**Exercise instructions**
• a. In the post about the 2011 whaling commission meeting, why does Denmark refuse to back the UK's payment proposal?
• b. Quote the whaling commission post word for word, starting at "The UK has a" and ending with "from Sea Shepherd!", including both.
• c. Extend the post about the 2011 whaling commission meeting with a few sentences that pick up right after its final line.

**Source text**

+ + + +

Wednesday, July 13, 2011

IWC 2011: Make or Break?

The International Whaling Commission (IWC) is currently holding its 63rd annual meeting on the Channel island of Jersey.
The UK has a proposal to stop alleged graft and boost transparency, by ending annual subscription payments by cash or cheque. Fees would have to be paid by bank transfer from the govt concerned, to reduce the risk of bribery [UK is submitting this alone, rather than the 27-member European Union, because Denmark refuses to back it. Denmark aligns itself with pro-whaling nations because two of its territories, the Faroes and Greenland, have deeply-rooted whaling traditions]. Last year's IWC was rocked by news that Japan "bought" votes from Caribbean and African nations with cash and aid. Japan still does so: in April 2011, it “offered” Palau a patrol boat and funding for its shark sanctuary, in exchange for Palau declining a similar offer from Sea Shepherd!
Japan (which denied the charges even in the face of proof) is one of three countries along with Norway and Iceland practicing large-scale whaling despite a 1986 moratorium (Japan calls it "research").

+ + + +

**Information provided**
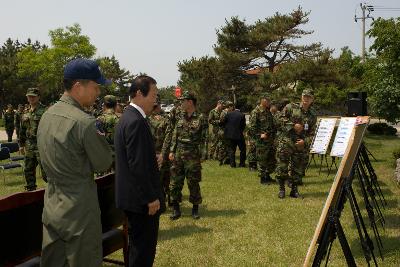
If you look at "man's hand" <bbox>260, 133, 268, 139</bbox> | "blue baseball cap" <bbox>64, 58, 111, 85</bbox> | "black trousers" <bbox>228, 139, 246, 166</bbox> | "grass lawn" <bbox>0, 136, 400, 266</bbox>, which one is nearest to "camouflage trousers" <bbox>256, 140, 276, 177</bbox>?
"man's hand" <bbox>260, 133, 268, 139</bbox>

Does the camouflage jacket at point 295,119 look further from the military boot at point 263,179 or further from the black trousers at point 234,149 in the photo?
the black trousers at point 234,149

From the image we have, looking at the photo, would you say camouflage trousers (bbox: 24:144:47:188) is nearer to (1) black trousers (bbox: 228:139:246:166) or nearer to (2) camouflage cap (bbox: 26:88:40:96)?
(2) camouflage cap (bbox: 26:88:40:96)

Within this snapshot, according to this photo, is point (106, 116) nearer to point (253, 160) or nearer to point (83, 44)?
point (253, 160)

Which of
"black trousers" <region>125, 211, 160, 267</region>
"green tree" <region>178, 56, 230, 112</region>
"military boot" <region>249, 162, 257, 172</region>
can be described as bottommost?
"military boot" <region>249, 162, 257, 172</region>

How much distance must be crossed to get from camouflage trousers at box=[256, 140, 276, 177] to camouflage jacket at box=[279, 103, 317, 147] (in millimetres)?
1259

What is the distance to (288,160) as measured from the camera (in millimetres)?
8852

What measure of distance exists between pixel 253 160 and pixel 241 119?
1.45m

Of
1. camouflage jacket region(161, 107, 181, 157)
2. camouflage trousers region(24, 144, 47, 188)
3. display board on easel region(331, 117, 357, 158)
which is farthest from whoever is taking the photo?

+ + + +

**Responses**
• a. Denmark aligns itself with pro-whaling nations because two of its territories, the Faroes and Greenland, have deeply rooted whaling traditions.

• b.
The UK has a proposal to stop alleged graft and boost transparency, by ending annual subscription payments by cash or cheque. Fees would have to be paid by bank transfer from the govt concerned, to reduce the risk of bribery [UK is submitting this alone, rather than the 27-member European Union, because Denmark refuses to back it. Denmark aligns itself with pro-whaling nations because two of its territories, the Faroes and Greenland, have deeply-rooted whaling traditions]. Last year's IWC was rocked by news that Japan "bought" votes from Caribbean and African nations with cash and aid. Japan still does so: in April 2011, it “offered” Palau a patrol boat and funding for its shark sanctuary, in exchange for Palau declining a similar offer from Sea Shepherd!

• c.
Also tabled are measures to boost the integrity and authority of the IWC's scientific committee, provide greater voice and access for non-governmental organisations (NGOs), and report more quickly and fully on Commission proceedings.
Japan has yet to formally comment on these proposals, but Glenn Inwood (“Ginza Glenn” – the NZ turncoat who’s the mouthpiece for the Institute of Cetacean Research, lobbying on behalf of the nasty Nippon whalers) expressed scepticism on how much progress could be made...
It's ironic that Sea Shepherd, the only organisation banned from attending the IWC, fielded the most representatives: more than all the other attending NGOs combined. Supporters came at their own expense (from France, UK, US, Oz, NZ, Netherlands, Belgium, Switzerland, Canada, even Japan): more than 60, including the crew of SS’s Brigitte Bardot. Outdated currency from Russia, Iraq, Zimbabwe and former Soviet bloc nations was tossed into the air to symbolise the bribery that Japan's been practicing for years, and to support the UK's anti-bribery plan.
There’s no question that the Japanese are the ones to watch: as the big boys in the pro-whaling lobby, their decisions will play a key role in how the IWC pans out. But after their tragic year, how strong a role can they play? Can Japan still afford to pay the fees and expenses of the many countries whose support it’s bought? (Even before the tsunami, the Nippon government was reviewing its whaling viability.)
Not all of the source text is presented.